When not on heroin he played and recorded prolifically. As well as the Grateful Dead, he had the Jerry Garcia band, which played rather straighter rock and blues than the Dead ever managed, and a variety of bluegrass and acoustic groups. He was a musician who really did not want to be much more. In conversation he could charm the most hostile interviewer with a sharp and sometimes lunatic humour, but he hardly ever spoke or even moved on stage and maintained a wry distance from the phenomenon that the Grateful Dead became. "We are like liquorice," he once said. "Either people ignore us, or they like us a lot."

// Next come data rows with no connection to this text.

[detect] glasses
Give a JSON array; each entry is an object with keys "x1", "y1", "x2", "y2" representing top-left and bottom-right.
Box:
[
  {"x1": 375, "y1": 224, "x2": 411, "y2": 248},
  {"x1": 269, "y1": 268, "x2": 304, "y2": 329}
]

Their liking was taken to an extent which no other band could claim. The band toured for about a third of every year; and were followed everywhere they went by a vast tribe half on a pilgrimage, half out there for a moving carnival. A hard core of two or three thousand would see every show the band ever played: perhaps ten thousand would follow them for weeks at a time; hundreds of thousands would try to catch one show on every tour. The band encouraged taping at their show, so long as the tapes were swapped and not sold. As a result a huge statistical subculture grew up: there is a computer on the Internet which will tell the enquirer every song they ever played, where and for how long. In the light of all that knowledge, attention and devotion, it is extraordinary to realise that there will never be another Grateful Dead show. The band survived the deaths of three keyboard players, but without Garcia it is unimaginable.
He had four daughters and married frequently: for the fourth time to Deborah Koons, a film-maker, who survives him.
##Andrew Brown
Jerome John ("Jerry") Garcia, singer and guitarist: born San Francisco 1 August 1942; married four times (four daughters); died Novato, California 9 August 1995.